Given i.i.d. observations from an unknown $d$-dimensional Gaussian distribution $\mathcal{N}(\mu,\Sigma)$, it is "well-known" that $n=\Omega(d^2/\varepsilon^2)$ are necessary to produce an estimate $\widehat{\Sigma}$ of $\Sigma$ close in relative Frobenius norm: $$ \lVert \Sigma^{-1/2}\widehat{\Sigma}\Sigma^{1/2}-I_d\rVert_F \leq \varepsilon $$ with probability at least, say $9/10$. I have seen this claim (or the equivalent assertion that "learning a high-dimensional Gaussian to total variation distance $\varepsilon$ requires $n=\Omega(d^2/\varepsilon^2)$") stated as "folklore" since at least 2012 in various papers.

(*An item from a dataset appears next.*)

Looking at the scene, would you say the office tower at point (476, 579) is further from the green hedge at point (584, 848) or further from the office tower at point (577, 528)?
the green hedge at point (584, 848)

However, I cannot find a reference. Rather, the only references I can find for this convergence rate lower bound (again, in Frobenius norm, not operator norm) are papers from 2017 and 2018:
- https://arxiv.org/abs/1710.05209 (Theorem 6.3)
- https://arxiv.org/abs/1806.06887 (Corollary 1.2)
where they are claimed as new.
Is there a published reference, from before 2012, which provides the lower bound on the rate of covariance estimation, for $d$-dimensional Gaussian distributions, under the Frobenius norm?